### Task details
Take the lines from the one with "Controle Storm Dazz Xbox 360 1,5m" through the end of the material below and repeat them exactly, dropping every picture.
── Listed records
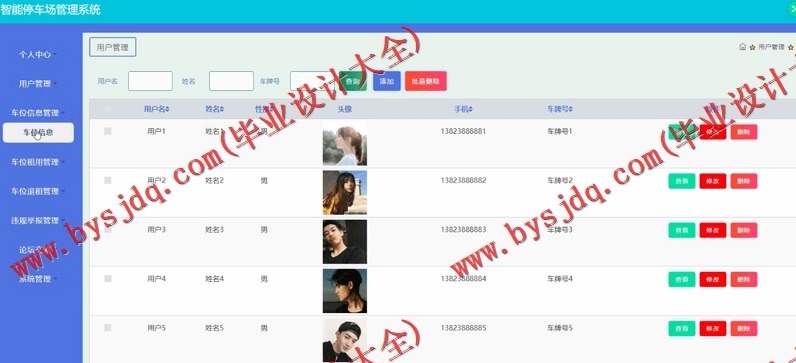 基于SSM的智能停车场管理系统的设计与实现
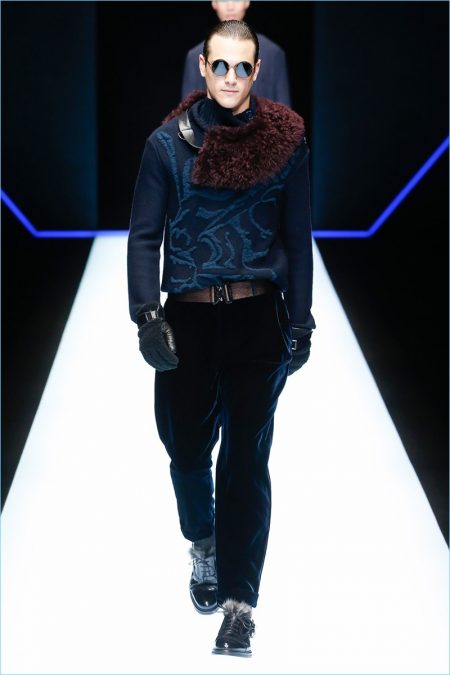 Emporio Armani Fall Winter 2018 Mens Runway Collection 043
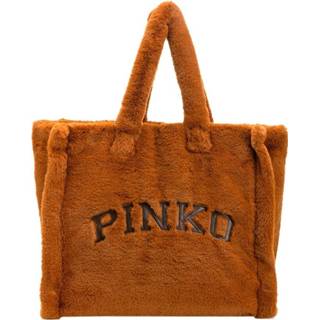 👉 Bruin onesize vrouwen Tote Bag Pinko , Dames 8055209210752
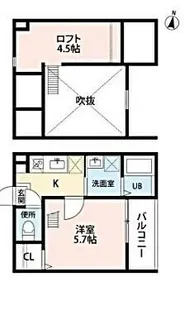 ソフィアHJ(ソフィアエイチジェイ)【2階】の間取り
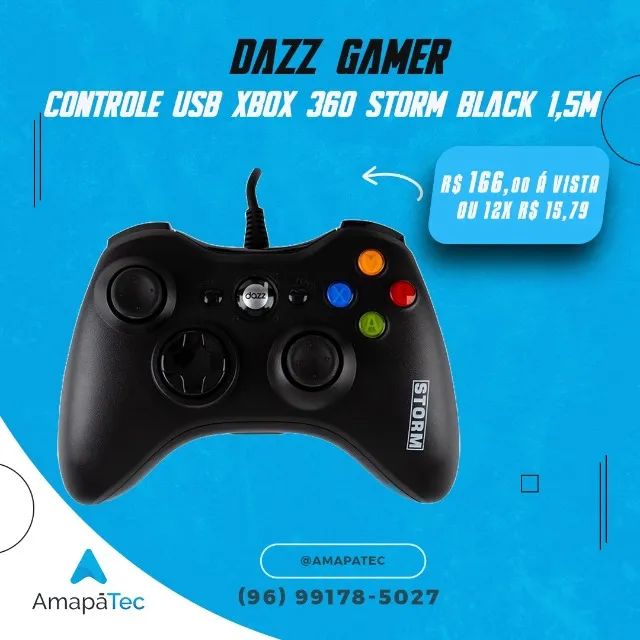 Controle Storm Dazz Xbox 360 1,5m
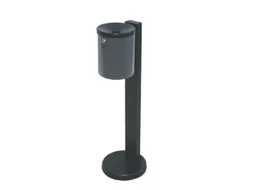 Staande asbak,H 825mm,staal,romp grafiet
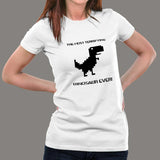 Google Chrome Offline Dinosaur T-Shirts For Women online india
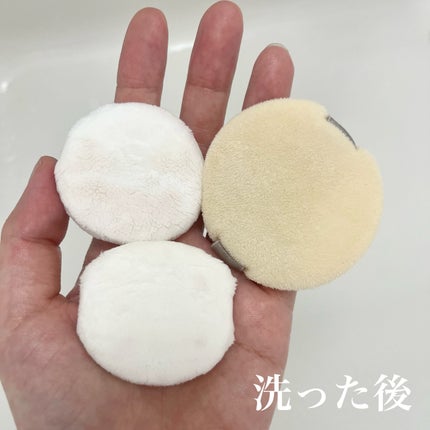 パフ・スポンジ専用洗剤/DAISO/その他化粧小物を使ったクチコミ(3枚目)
────
### Written response
 Controle Storm Dazz Xbox 360 1,5m
 Staande asbak,H 825mm,staal,romp grafiet
 Google Chrome Offline Dinosaur T-Shirts For Women online india
 パフ・スポンジ専用洗剤/DAISO/その他化粧小物を使ったクチコミ(3枚目)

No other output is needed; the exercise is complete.